Although less sophisticated, the BRR method used in this case study also allowed for some exploration of the variability of the final result, depending on the change in some assumptions made on the exposed population. This is a criteria which always triggers large uncertainties in a post-marketing observational non-controlled setting.

The use of sensitivity analysis is key as it shows which variables are driving the assessment, and focuses the discussion onto these specific weights and incidence measures.
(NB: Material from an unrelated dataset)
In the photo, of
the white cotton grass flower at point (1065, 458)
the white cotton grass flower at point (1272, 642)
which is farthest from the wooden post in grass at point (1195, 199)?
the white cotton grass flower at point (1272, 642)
This demonstrates the value of information of these variables and may motivate more work to be done to better estimate them.

From a visualisation point of view, the Hiview3 software provided some interesting and easily understandable ways of communicating the results of the sensitivity analysis.This sensitivity analysis can possibly address some methodological issues related to the time difference between the benefit criteria (12 weeks) and the major risk criteria (beyond 2 years), but this was not tested formally in this case study.

Conclusion and dissemination

In this efalizumab example, both qualitative frameworks (BRAT and PrOACT-URL) finally required an extension to quantitative methods able to integrate benefits and risks in a single value in order to facilitate the final decision to be made.The overall conclusions were not consistent across the methods used, nor with the historical decision made in 2009. This is due to the variability in the objective and subjective data, to differences in the underpinning models, but also to the Decision Context which was defined differently in this case study compared to the one offered to Decision Makers in 2009.This exemplifies clearly the need for methods allowing for a sensitivity analysis.

The visual methods used in this case study used mainly standard displays including table and graphs, but no sophisticated tools were tested. The most advanced visual displays were those built-in the Hiwiew3 software used for the MCDA modelling. They proved to be useful for the efalizumab team, but might be more obscure for non-specialists of the MCDA method and of this software.